** Objective **
Exactly reproduce the lines beginning with the line that includes "Examining the photo" and ending with the last line of the data.

** Given records **
>>>

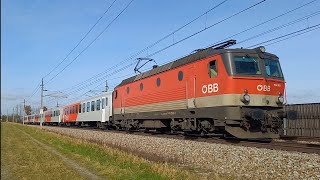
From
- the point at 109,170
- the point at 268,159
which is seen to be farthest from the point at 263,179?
the point at 109,170

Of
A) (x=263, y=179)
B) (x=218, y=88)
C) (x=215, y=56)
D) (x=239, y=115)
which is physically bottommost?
(x=263, y=179)

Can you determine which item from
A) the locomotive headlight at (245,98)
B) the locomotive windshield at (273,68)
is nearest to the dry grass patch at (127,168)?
the locomotive headlight at (245,98)

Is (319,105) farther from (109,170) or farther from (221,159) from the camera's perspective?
(109,170)

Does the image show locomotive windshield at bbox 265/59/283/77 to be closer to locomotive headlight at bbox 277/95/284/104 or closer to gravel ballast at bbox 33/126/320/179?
locomotive headlight at bbox 277/95/284/104

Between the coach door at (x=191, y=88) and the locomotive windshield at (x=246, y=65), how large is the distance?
248 cm

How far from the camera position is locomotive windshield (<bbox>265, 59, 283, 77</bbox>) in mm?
15281

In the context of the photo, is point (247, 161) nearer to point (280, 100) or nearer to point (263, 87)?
point (263, 87)

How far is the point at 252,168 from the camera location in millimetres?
9461

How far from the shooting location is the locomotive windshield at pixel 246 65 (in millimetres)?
14680

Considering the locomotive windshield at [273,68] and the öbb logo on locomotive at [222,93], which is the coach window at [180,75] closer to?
the öbb logo on locomotive at [222,93]

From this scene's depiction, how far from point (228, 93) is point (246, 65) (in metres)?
1.51

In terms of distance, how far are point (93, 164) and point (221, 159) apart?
12.3 ft

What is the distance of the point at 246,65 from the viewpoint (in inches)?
585

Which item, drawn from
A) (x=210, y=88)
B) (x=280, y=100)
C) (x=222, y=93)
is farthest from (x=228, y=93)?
(x=280, y=100)
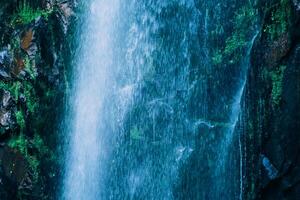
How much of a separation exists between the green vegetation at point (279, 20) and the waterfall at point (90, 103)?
2.85 metres

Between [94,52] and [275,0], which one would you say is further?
[94,52]

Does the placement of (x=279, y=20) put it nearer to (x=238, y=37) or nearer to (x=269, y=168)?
(x=238, y=37)

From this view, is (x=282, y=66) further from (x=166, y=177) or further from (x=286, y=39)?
(x=166, y=177)

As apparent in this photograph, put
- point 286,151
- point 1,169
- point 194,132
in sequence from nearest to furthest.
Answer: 1. point 286,151
2. point 194,132
3. point 1,169

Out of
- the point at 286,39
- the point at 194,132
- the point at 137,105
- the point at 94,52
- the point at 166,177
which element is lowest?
the point at 166,177

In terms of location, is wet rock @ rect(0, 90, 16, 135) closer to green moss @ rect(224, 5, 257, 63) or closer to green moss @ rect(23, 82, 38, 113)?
green moss @ rect(23, 82, 38, 113)

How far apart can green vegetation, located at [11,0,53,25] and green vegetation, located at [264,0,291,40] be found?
12.6 ft

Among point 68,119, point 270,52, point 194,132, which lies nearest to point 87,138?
point 68,119

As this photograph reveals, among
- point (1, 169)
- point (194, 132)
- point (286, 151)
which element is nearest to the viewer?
point (286, 151)

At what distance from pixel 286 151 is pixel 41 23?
467cm

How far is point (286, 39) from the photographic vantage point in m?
6.60

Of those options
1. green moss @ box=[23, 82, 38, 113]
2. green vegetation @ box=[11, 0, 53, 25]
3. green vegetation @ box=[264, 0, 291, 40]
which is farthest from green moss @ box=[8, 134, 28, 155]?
green vegetation @ box=[264, 0, 291, 40]

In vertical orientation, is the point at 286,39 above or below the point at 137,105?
above

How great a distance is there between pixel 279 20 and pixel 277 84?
3.06 feet
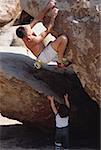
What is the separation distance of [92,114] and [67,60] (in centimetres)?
87

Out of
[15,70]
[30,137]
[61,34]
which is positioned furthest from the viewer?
[30,137]

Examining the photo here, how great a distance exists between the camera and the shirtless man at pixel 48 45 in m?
5.50

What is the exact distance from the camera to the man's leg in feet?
17.9

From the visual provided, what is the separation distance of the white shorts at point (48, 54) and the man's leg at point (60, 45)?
45mm

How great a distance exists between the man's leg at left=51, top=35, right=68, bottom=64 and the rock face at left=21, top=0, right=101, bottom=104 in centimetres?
6

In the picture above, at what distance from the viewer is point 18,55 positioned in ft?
21.8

<<<

** Answer to the problem **
Examining the photo here, how great a distance exists between the camera and the shirtless man at pixel 48 45 in m?
5.50

What is the exact distance from the camera to the man's leg in feet?
17.9

From the visual provided, what is the separation distance of the white shorts at point (48, 54) and the man's leg at point (60, 45)?
45mm

How great a distance exists between the man's leg at left=51, top=35, right=68, bottom=64 and the rock face at left=21, top=0, right=101, bottom=104 in centimetres?
6

In the picture above, at what distance from the viewer is point 18,55 positioned in ft?
21.8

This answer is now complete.